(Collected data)
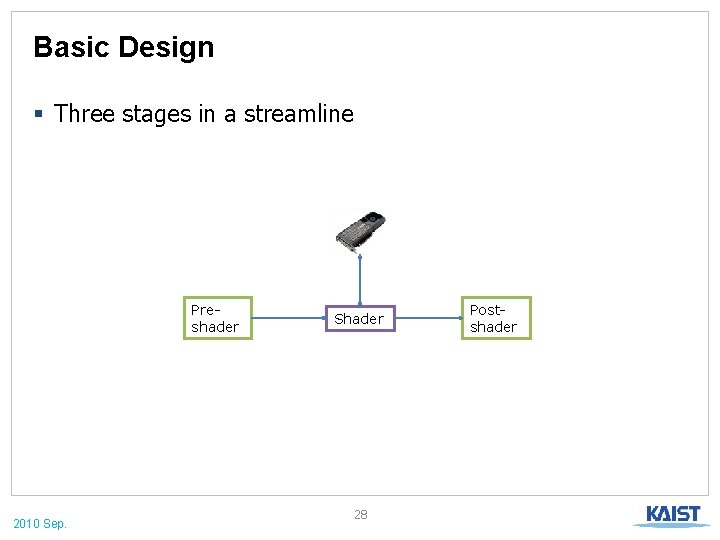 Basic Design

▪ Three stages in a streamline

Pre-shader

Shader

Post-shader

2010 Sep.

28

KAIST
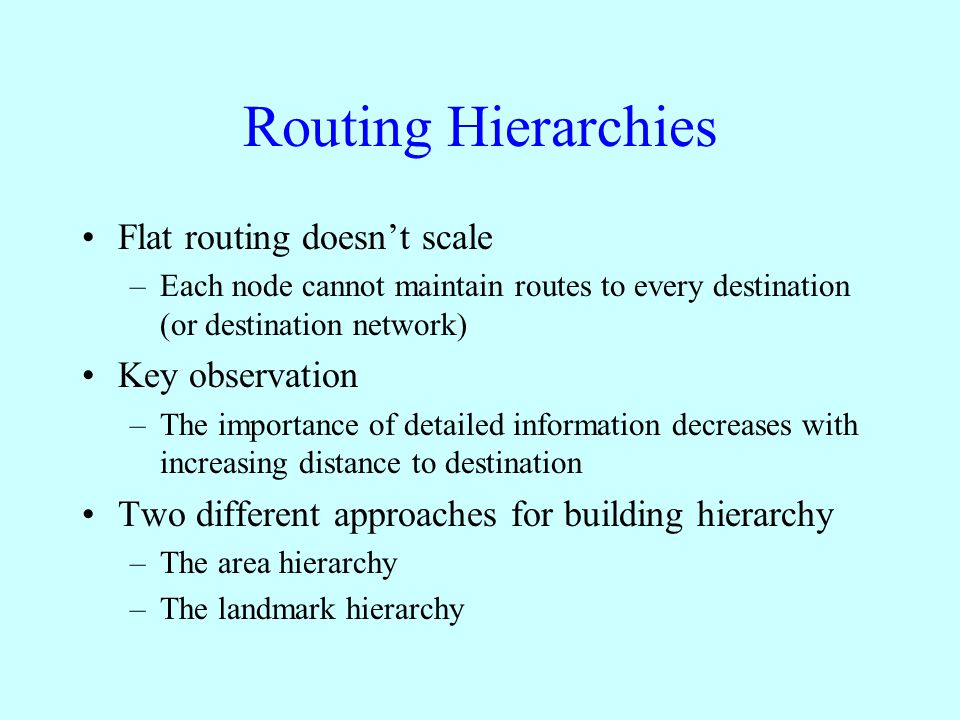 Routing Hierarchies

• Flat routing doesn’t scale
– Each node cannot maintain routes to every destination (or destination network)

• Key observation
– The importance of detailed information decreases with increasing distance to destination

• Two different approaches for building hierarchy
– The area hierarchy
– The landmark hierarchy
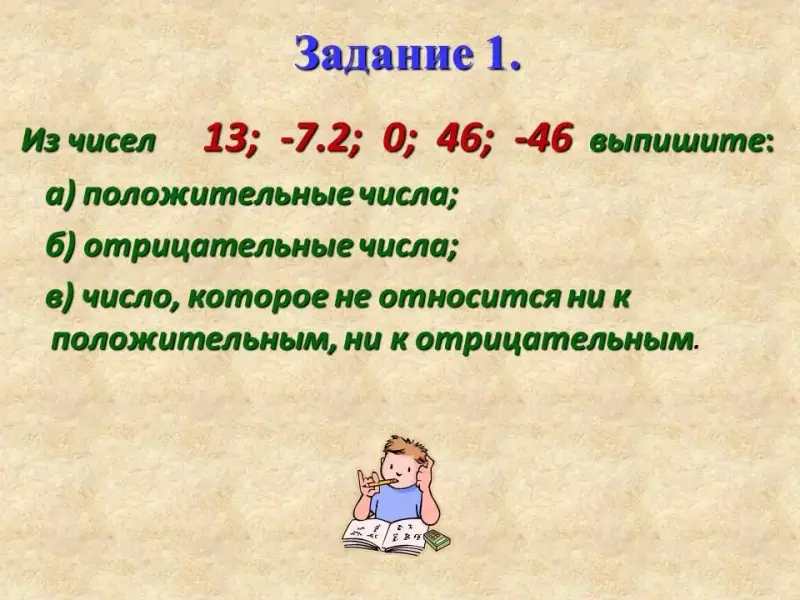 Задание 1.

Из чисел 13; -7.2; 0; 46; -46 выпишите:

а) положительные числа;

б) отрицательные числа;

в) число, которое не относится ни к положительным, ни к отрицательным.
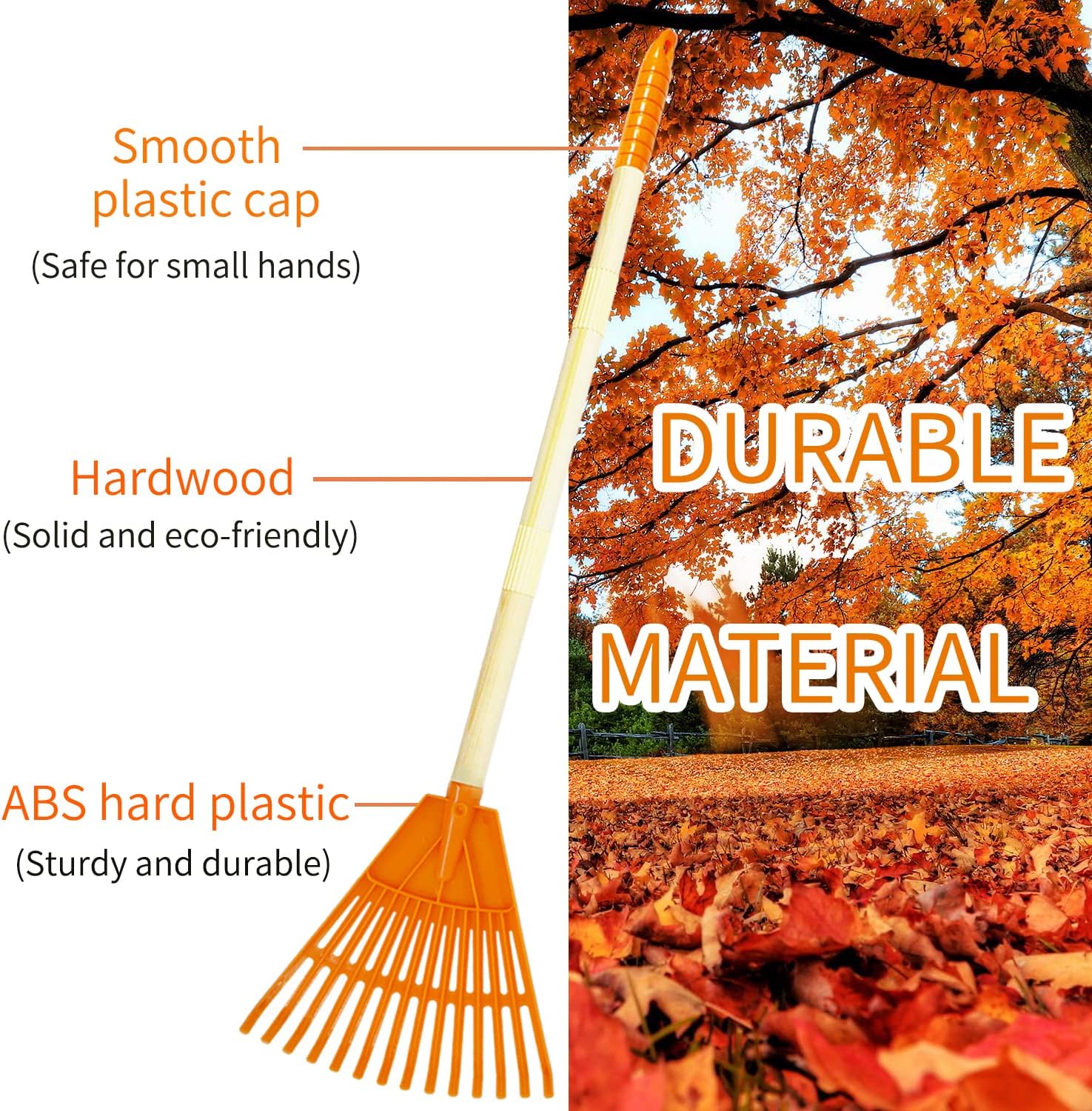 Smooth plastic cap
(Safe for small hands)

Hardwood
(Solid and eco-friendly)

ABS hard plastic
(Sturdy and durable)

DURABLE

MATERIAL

_Instructions to follow_
Look over the entries above. Copy every line that contains the word "hierarchy".

_Exercise answer_
• Two different approaches for building hierarchy
– The area hierarchy
– The landmark hierarchy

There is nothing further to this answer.